At our first prenatal check-up, the nurse Helen wheels in a portable ultrasound machine. As I lie on my back, feet up in stirrups, she turns the screen toward us. The blurry image reminds me of my sister’s small black-and-white television, the indoor antenna. On rainy, windy nights, sequestered upstairs, we lay on our bellies peering into the static while downstairs our dad tutored pupils for the extra money we needed. Helen knows what to look for, points out a dark mass that uncurls into two masses—a head and a body, she says, not two babies—there is just the single embryo. She tells me I’m healthy and the baby is growing well. Three centimeters already with a little lentil heart thumping 160 beats per minute. On the monitor, all I see is dark squirming into light, a fuzziness that pulses with the beat—when the sound fills the room, the baby squiggles, dances. Helen laughs. Later she gives us a leaflet about early testing. After age thirty-five, she says, the risk of Down’s syndrome and other birth defects increases from one in a thousand to one in three hundred. I’m thirty-six. I will be thirty-seven when the baby comes. If it comes. I also hear there’s a one in five chance of miscarriage in this first trimester. We take the paper, tell her we’ll think it over.
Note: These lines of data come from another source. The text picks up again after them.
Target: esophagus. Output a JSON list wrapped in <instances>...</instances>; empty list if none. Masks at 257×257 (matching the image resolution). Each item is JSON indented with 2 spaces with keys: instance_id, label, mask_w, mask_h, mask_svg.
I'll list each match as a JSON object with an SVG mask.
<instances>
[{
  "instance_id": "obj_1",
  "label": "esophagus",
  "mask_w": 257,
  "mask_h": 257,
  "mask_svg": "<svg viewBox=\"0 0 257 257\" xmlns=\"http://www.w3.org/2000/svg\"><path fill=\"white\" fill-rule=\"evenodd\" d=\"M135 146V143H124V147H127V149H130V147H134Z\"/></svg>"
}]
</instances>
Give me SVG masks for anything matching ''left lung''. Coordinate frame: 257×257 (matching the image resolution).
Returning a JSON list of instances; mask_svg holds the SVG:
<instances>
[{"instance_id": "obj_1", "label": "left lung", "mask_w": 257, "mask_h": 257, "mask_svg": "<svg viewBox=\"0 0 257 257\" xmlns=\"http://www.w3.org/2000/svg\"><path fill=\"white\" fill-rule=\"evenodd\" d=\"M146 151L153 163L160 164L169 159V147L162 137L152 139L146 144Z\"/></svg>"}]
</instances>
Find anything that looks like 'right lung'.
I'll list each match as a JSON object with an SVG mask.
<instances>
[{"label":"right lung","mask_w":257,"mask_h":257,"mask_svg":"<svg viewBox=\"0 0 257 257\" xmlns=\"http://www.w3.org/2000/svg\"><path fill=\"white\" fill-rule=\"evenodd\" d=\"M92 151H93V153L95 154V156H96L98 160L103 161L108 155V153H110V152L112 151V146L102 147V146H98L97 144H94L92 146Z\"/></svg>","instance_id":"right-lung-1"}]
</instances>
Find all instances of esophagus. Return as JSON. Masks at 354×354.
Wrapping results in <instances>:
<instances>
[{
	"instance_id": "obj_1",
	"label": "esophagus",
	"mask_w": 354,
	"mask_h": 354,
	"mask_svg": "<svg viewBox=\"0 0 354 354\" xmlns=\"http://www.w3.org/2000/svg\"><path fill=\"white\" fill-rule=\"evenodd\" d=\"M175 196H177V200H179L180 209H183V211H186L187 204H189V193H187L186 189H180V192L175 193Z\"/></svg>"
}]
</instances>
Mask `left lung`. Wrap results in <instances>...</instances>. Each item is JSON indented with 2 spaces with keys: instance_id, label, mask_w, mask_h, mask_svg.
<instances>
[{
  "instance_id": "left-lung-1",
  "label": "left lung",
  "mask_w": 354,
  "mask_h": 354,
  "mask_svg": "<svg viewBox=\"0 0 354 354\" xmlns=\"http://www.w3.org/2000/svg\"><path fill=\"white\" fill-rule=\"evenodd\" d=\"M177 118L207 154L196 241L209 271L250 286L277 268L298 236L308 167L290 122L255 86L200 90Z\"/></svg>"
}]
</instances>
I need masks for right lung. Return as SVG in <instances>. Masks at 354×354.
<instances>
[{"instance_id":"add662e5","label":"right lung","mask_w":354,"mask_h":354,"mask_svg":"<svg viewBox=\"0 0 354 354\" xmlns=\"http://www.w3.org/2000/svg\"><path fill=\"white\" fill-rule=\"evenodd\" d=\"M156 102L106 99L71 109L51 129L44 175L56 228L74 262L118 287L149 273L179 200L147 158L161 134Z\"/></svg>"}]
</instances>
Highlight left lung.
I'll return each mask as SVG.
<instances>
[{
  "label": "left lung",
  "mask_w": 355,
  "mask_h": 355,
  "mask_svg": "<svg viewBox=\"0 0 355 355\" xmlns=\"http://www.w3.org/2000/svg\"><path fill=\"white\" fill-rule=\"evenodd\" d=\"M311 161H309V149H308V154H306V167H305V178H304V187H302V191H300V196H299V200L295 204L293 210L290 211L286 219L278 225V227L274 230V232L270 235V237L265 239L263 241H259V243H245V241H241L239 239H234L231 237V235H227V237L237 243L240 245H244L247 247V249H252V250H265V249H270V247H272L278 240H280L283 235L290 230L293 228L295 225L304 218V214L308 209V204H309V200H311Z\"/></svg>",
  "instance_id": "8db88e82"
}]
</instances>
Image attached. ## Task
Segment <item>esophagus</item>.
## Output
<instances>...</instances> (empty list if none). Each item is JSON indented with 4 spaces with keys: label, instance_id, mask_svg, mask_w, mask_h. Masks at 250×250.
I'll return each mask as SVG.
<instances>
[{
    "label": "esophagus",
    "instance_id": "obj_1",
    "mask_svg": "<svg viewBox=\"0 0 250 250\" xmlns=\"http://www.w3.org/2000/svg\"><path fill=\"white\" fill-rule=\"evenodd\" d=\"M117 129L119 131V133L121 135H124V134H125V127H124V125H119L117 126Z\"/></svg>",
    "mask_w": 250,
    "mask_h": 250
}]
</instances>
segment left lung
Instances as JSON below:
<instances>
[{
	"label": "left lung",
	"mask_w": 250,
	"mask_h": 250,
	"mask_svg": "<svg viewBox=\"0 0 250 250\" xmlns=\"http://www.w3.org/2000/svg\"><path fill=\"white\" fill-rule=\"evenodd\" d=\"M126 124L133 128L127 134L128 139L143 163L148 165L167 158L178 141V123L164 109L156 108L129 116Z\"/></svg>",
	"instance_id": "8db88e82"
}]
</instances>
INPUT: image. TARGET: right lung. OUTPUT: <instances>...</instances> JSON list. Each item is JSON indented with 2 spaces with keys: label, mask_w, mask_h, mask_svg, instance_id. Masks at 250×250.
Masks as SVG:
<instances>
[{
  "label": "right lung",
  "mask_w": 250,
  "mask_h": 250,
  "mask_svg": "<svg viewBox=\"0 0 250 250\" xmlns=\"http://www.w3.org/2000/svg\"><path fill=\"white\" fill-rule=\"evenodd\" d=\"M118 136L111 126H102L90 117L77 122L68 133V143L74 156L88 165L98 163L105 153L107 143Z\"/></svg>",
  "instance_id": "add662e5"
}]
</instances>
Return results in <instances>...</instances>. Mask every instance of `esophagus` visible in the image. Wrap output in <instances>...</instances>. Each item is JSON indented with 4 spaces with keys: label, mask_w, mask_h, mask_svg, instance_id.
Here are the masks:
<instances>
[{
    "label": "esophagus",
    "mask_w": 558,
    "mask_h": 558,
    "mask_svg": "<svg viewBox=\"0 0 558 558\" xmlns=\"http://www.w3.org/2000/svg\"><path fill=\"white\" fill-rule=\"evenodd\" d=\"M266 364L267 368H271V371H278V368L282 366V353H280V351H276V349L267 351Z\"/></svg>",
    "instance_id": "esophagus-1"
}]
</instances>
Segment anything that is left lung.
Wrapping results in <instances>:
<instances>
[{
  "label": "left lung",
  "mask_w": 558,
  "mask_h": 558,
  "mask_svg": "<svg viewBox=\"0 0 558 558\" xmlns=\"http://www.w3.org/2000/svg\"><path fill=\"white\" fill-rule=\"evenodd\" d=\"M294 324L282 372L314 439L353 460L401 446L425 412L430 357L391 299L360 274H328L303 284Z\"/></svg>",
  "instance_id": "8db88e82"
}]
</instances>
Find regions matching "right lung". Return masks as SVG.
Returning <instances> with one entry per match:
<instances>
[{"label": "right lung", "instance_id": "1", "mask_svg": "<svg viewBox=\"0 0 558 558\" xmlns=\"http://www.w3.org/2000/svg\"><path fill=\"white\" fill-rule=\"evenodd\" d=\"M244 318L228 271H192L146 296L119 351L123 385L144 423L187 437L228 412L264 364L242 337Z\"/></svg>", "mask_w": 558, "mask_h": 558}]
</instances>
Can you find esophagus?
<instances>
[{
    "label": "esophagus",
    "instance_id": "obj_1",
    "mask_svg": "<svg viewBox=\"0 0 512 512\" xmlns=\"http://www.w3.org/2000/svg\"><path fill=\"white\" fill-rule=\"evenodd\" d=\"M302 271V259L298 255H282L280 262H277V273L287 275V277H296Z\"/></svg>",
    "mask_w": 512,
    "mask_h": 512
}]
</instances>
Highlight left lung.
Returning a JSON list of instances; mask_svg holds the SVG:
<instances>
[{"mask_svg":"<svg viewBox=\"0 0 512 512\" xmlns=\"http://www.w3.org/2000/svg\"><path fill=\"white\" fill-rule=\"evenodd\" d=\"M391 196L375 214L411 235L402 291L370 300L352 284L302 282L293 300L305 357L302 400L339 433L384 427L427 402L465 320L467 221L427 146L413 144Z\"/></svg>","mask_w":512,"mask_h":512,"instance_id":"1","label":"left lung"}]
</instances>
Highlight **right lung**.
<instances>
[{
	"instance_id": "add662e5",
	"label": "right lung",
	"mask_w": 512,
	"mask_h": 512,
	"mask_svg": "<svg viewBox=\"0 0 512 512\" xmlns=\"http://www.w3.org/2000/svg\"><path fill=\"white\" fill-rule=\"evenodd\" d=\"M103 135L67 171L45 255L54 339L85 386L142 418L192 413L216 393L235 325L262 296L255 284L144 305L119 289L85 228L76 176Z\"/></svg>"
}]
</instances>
       It never occurred to me there could be more than one baby, so my relief surprises me. Did I think she would see on the screen a trace of another, tinier embryo, not yet five weeks, poppy-seed heart too small to see, hiding behind this baby? Our ghost child, not old enough for a heartbeat, not old enough to even be called fetus, the name this one will earn at ten weeks, meaning little one. What are these ones, before they are little ones? Is there a littleness too small to name? Too small to matter? There is plenty of room right now for both; this new baby can slip and slide and squiggle freely. But as she grows, will there still be space? Will she have to offer a quarter ounce of flesh to this other? How great will the price be? A hare lip? Spina Bifida? Trisomy 18? Miscarriage?